Cranes in Kibi

“Cranes in Kibi” Right: “Calling Birds” 172 x 384 Left: “Birth” 172 x 384
The 91st The Japan Art Institute Exhibition
The 12th Adachi Museum of Art Award
Adachi Museum of Art Collection


 In the past few years, I have visited places in Okayama Prefecture frequently. Besides the wonderful scenery of Setonaikai, I was surprised by the cranes that were released from Korakuen for the New Year. I had thought that the Tancho cranes flew north, but I learned that they are raised in a nature preserve in Okayama. I met “Dr. Crane,” Dr. Makio Iguchi who loves the cranes as if they were his own children and was making efforts to raise them so that they could survive in nature in Okayama someday. Thanks to him, I was able to watch various scenes with the cranes in each season, and my love toward the crane deepened. I started hoping to work on them.
 However, since cranes have been made into masterpieces in noble folded screens and fusuma paintings, I ended up going through a process of trial and error, wondering how to paint my own cranes.

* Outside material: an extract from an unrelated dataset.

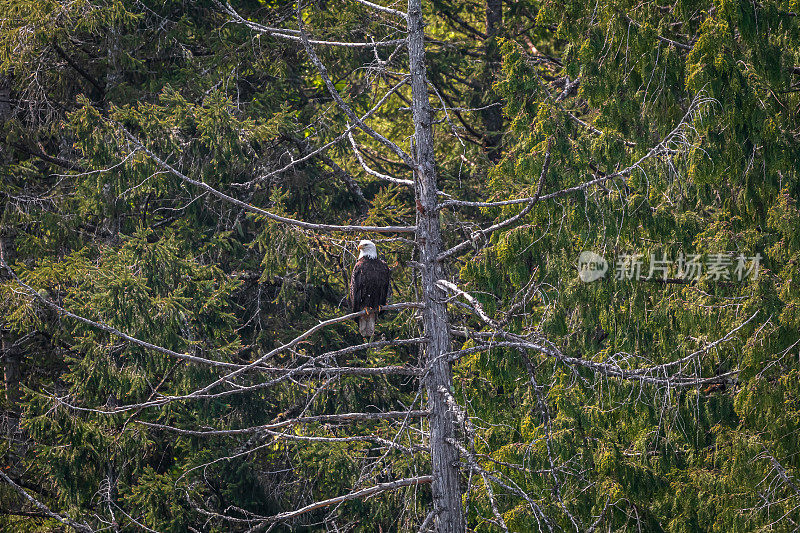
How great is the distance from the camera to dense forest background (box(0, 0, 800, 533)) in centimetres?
671

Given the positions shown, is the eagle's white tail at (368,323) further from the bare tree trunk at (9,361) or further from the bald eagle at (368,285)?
the bare tree trunk at (9,361)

I thought it would be a challenge to use six-piece, twin folded screens because it would allow me to narrate a story with time passing that could not be easily accomplished in a western style painting on a single canvas.

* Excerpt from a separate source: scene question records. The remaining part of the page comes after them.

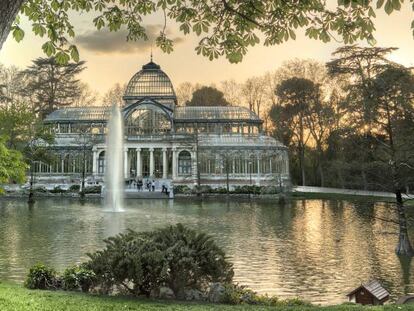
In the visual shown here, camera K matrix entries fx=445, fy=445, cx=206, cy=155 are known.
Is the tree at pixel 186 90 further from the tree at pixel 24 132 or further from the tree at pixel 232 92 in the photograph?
the tree at pixel 24 132

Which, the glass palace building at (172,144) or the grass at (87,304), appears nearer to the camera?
the grass at (87,304)

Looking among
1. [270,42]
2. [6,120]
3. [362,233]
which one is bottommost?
[362,233]

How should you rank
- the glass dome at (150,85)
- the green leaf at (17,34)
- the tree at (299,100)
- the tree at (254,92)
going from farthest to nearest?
the tree at (254,92) < the glass dome at (150,85) < the tree at (299,100) < the green leaf at (17,34)

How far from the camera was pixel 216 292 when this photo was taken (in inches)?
293

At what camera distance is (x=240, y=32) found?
6184 millimetres

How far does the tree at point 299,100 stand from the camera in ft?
170

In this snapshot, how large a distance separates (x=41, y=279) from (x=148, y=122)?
4691 cm

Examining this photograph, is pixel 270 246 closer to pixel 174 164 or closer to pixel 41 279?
pixel 41 279

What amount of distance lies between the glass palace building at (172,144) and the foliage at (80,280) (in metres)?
39.3

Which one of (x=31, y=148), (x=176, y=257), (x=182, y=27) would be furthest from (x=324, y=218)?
(x=31, y=148)

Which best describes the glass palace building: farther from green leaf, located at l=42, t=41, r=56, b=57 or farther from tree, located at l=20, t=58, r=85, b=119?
green leaf, located at l=42, t=41, r=56, b=57

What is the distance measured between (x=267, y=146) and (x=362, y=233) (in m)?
32.8

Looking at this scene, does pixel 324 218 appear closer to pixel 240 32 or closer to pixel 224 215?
pixel 224 215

 It is said that a couple of cranes will remain together until one or the other dies, but only a couple that can cry to each other in harmony can mate. The right piece starts with a late autumn night with a little star shining. The monochrome expresses the severe winter. As the cranes desperately cry to each other, the two cranes express a strong will to spend their lives together.

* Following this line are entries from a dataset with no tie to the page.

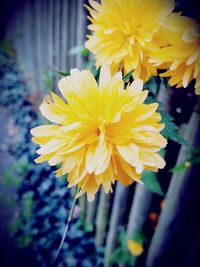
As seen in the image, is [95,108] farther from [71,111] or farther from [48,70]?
[48,70]

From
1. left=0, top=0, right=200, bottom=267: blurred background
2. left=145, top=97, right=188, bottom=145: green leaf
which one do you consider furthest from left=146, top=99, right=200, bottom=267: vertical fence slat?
left=145, top=97, right=188, bottom=145: green leaf

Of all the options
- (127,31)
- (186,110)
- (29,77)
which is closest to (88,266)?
(186,110)

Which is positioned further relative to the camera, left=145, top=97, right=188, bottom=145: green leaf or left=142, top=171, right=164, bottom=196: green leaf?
left=142, top=171, right=164, bottom=196: green leaf

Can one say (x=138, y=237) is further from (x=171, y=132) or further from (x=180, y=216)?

 The field of papyrus under their feet is gradually withering. Then the season changes and the right piece shows spring turning to summer. The mother crane lovingly raises a chick. Grasses and flowers are growing in new green. I painted a family living relaxed and peacefully at the side of the Takahashi River under the glittering sun.
 It was difficult to mix traditional spacious decoration, such as metallic leaf and the design of running water, along with the realism of the cranes, grass, and flowers on a more than seven-meter canvas. It’s a piece with a lot of memories.